## Document segment
######

My most spectacular, satisfying results have all come from clients who were difficult, or had difficulties, and kept going to the very happy conclusion. I don't have any objective measurements, but it sure seems like to me those were the ones who ended up happiest with their purchases in the end. The stuff you go through to buy a property is temporary. The benefits you get from having done so are permanent, and usually quite large, as discussed above. Even after you sell such a property, you've got more money than you would have had otherwise, money you can use for whatever is important to you. Real estate doesn't have to be your life to benefit from it - or be ruined by it. Keeping this in mind, doesn't it seem like a good idea not to expect it to be accomplished by a Fairy Godmother waving her magic wand?

Caveat Emptor

Original article here

I have to admit I'm uncomfortable with it and don't like it. As a buyer's agent, here I am getting paid by someone who not only is not my client, but whose interests are aligned, in most issues, opposite to my clients. They want the highest possible price, my client wants the lowest. They want out of the property without spending money on repairs if possible, my client wants the necessary repairs made. The list goes on and on. About the only issue on which the two sides are in agreement is that they want the transaction to happen. Yet it has become essentially universal for the seller to pay the buyer's agent. Indeed, this is basically the only fig leaf protecting Dual Agency. If the money to pay the listing agent came from the buyers, they'd have to ask themselves "whose interest is this agent looking out for?" with the result being that dual agency would die overnight, and if staking dual agency through the heart doesn't appeal to you, you're unlikely to be on the consumer's side. Not to mention the myth of "Discount price, full service" would die just as quickly, on both buyer's and seller's sides of the transaction. There are protections in place to make it both legal and ethical, but getting paid by the seller when I'm acting on behalf of the buyers still makes me profoundly uncomfortable, and that's aside from facilitating these urban legends.

######

## Supplied entries
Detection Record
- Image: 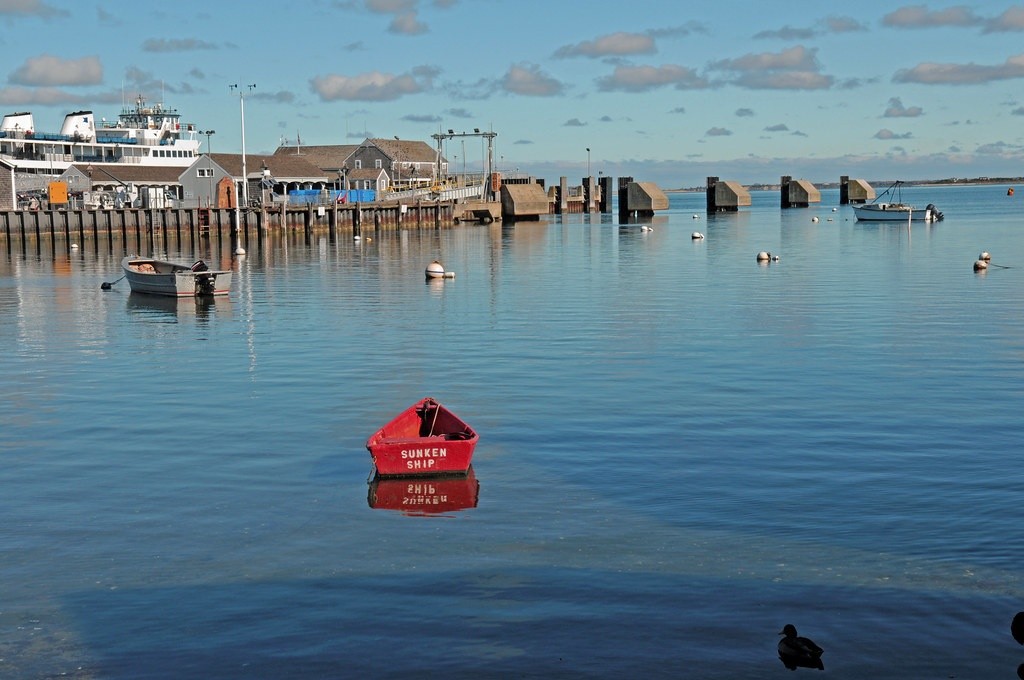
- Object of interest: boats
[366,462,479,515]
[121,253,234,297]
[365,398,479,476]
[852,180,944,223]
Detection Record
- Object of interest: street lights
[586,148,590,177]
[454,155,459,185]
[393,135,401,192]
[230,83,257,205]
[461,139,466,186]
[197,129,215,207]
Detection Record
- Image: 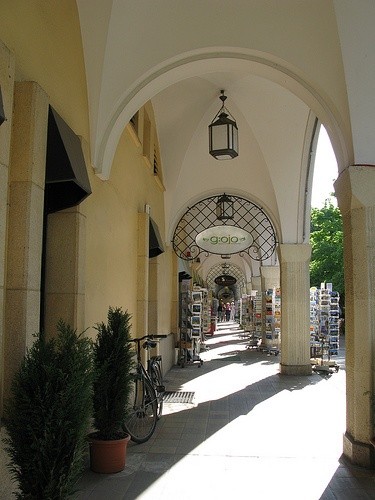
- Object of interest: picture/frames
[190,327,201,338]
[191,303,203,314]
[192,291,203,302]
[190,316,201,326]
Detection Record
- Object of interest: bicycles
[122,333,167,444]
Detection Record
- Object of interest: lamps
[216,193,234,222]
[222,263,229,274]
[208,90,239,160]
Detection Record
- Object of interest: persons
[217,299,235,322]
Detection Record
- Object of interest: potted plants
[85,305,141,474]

######

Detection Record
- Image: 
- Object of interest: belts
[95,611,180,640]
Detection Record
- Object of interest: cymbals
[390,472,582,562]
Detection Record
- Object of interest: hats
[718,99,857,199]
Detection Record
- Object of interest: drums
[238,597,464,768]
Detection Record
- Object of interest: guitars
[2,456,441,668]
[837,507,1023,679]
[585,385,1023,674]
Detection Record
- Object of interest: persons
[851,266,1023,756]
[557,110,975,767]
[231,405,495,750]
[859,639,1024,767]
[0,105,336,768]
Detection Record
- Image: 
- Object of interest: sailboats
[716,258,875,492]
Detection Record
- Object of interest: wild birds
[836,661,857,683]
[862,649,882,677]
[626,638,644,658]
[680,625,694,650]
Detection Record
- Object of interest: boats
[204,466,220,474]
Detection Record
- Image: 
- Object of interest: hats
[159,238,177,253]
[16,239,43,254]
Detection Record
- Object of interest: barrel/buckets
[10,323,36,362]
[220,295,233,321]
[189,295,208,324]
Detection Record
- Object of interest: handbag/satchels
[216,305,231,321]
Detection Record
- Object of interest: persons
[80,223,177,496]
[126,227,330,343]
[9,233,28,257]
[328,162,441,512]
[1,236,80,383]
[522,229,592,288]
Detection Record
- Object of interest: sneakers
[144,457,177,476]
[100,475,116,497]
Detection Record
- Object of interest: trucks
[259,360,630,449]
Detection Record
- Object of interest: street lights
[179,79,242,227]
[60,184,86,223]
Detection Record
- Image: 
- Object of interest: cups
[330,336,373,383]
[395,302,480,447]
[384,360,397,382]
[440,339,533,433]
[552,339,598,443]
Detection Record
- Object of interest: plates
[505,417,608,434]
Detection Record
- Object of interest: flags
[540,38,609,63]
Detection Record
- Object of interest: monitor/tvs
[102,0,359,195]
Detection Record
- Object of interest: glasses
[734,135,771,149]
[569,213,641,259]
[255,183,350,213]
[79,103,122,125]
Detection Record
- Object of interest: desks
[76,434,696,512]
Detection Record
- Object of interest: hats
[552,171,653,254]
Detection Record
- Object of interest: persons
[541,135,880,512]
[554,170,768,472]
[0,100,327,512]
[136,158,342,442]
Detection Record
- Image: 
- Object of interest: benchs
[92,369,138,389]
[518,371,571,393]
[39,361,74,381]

######

## Set problem A
In the real estate passage, what is the only issue on which buyer and seller are said to agree?
## Set problem B
Please decide whether each statement agrees with the real estate passage, answering yes or no and quoting the words that settle it: (i) The writer calls the things you go through to buy a property permanent. (ii) Sellers want the highest possible price. (iii) The writer feels at ease being paid by the seller while acting for the buyers.
## Set problem C
Carry the real estate passage forward from its last sentence.

## Written reply A
They both want the transaction to happen.

## Written reply B
(i) No: "The stuff you go through to buy a property is temporary."
(ii) Yes: "They want the highest possible price, my client wants the lowest."
(iii) No: "getting paid by the seller when I'm acting on behalf of the buyers still makes me profoundly uncomfortable"

## Written reply C
(The buyers are paying the listing agent, but not directly)

That said, let's consider why it happened, what it would take to make it change, and what the cost of that change would be.

The first paragraph makes obvious the benefits if no sellers were to pay buyer's agents - if what the seller paid out in agency fees was reserved solely to the listing agent, usually contingent upon a successful sale. No "Co-operating Broker" percentage. Not to mention the fact that the seller would come away with a larger percentage of the value of their property. Instead of seven to eight percent, the cost of selling the property would fall to between four and five percent. Not paying the buyer's agent sure looks like a win for the sellers, and one would think explaining that it would be part of an agent's fiduciary responsibility to explain, right?

But the reason that it is in any given seller's best interest is almost as obvious. Ask any agent and any loan officer what the number one obstacle to buyers being able to buy a given property is buyer cash. Okay, there are those unethical persons who will tell you that the problem is qualifying people for property beyond their means, but I'm talking about people who want to buy properties they can otherwise afford. Once they get the loan and the property, they will be able to afford the payments - the real payments on a sustainable loan - and keep up the property and all of the other stuff that essentially goes with "happily ever after". The number one constraint upon people wanting to purchase property they really can afford is cash in their pockets (or equivalently, bank account). The cash for the down payment, the closing costs of the loan, and everything else involved. It takes a long time to save that money, over and above the daily expenses of living. Some people find it difficult; others, impossible. Add the buyer's agent commission to that, and that sets the bar of cash they need to save that much higher.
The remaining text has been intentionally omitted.